I sit in a chair and play on my phone and watch a passel of girls drinking out of bags at one of the tables. Then I help (read- make everything much more difficult) McLean with trying to hang up all of TheatreLAB's publicity clippings with garrotte wire and s-hooks on what appears to be a chunk of pier stuck to the wall. Or maybe that was the table. I'm pretty hung up about that table.
That goes well, and then Maggie comes out and tells me we are going to start soon. House is opened. I am told almost immediately that no, I may not be seated in the brown leather chair onstage, so I take a seat in the back row by the sound board where I am pretty confident no one will sit next to me because I like to go to things by myself.
There are many people striding around looking mildly concerned and very industrious because this is a big new project with a lot of elements which is having its first audience. So all this makes sense. I say hello to the costume designer Emily who is awesome and to Anthony. He has on a red shirt. I don't remember what color Emily's shirt was. Probably because every time I talk to her I start thinking about how much I liked that green dress she got for me to wear in "The Importance of Being Earnest" and trying to devise ways in which I might persuade the VCU Theatre Department to let me just, you know, have it.

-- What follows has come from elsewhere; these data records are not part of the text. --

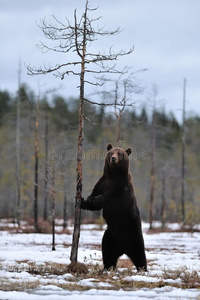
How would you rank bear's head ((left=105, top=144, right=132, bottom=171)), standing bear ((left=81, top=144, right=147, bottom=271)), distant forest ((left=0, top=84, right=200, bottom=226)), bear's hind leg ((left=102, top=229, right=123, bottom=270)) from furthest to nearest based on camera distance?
distant forest ((left=0, top=84, right=200, bottom=226))
bear's hind leg ((left=102, top=229, right=123, bottom=270))
standing bear ((left=81, top=144, right=147, bottom=271))
bear's head ((left=105, top=144, right=132, bottom=171))

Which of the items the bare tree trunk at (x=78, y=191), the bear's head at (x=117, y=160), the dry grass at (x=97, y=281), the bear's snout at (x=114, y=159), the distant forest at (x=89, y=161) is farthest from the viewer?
the distant forest at (x=89, y=161)

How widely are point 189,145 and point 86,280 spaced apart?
73.0 m

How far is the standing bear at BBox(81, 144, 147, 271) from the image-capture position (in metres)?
11.2

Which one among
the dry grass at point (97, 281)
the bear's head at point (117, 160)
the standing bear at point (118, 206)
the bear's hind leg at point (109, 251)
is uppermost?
the bear's head at point (117, 160)

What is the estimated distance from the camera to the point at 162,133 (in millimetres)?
37375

I am wise to "Hedwig and the Angry Inch" because about a year ago Adam and Maggie and Matt and I made burritos in my kitchen as we are wont to do and watched the movie. I also watched a recording (which I'm not sure if I'm supposed to know exists) of the Firehouse Theatre Project production starring JB Steinberg over at JB's apartment one night when we were planning to watch "Anne of Green Gables" but then Hedwig came out, Robyn O'Neill came over, wine got opened and Steve Perigard got a questionable voicemail instead. So, I was not surprised when members of the band started milling about. I didn't know any of them. One of them had red hair. One of them looked like a cross between John Story and Jason from Hardywood who I see on Matt's front porch with some regularity. That one, incongruously, had a glitter in his hair. But I think this was secret glitter. Secret mostly from him. Starlet was there, looking fab, and then, as per usual, the drummer was kept in a plastic box over somewhere out of the way so he doesn't damage people. There was another fellow wandering around as well, who I noted, after a passing observation, had a very attractive section of himself between his hips where his jeans cross his private area. I guess you'd call that a groin. It was Bianca. So that was good- well played TheatreLAB and Spin, Spit, & Swear.
I get a suspicion that Matt Shofner is going to make his Hedwig entrance FROM THE BACK. This suspicion has nothing to do with innate sensitivity to coming events and more to do with watching  Maggie and Annie cut their eyes to the back of the house in surreptitious manners. I can't remember if there was a curtain speech. I was tired.
Suddenly, IT BEGINS. Matt Shofner makes his entrance from the back of the house, as predicted, looking like an elegant pastel eagle Superman kind of thing. He has wings. He and Maggie have been raving about these wings and how great the costumes in general are, for weeks, so I am not surprised, but yes. Fabulous. He floats himself- I should say herself (I met Hedwig and realized she was an actual person one night at Hardywood while we were all wearing black and sweating while we sang Fleetwood Mac on a pile of old rugs and I told (who I thought was) Matt where I had placed his cup of water. Matt did not answer. Hedwig did. I liked her. She didn't even get mad at me when I lost her $100 pair of wood sunglasses)- right up onto the stage where she brilliantly doesn't knock any of the mic stands over with her wooden arm extensions. There is a number performed. I don't remember what it was; I think because there was so much to look at. But it sounded great. Under the wings, Matt is wearing a denim onesie he apparently lifted from a Cabbage Patch Kid and some fishnets. I made a note in my brain to point out the glaring run in said fishnets along his upper left inner thigh. But he knew. Apparently it's an acting run and is there on purpose.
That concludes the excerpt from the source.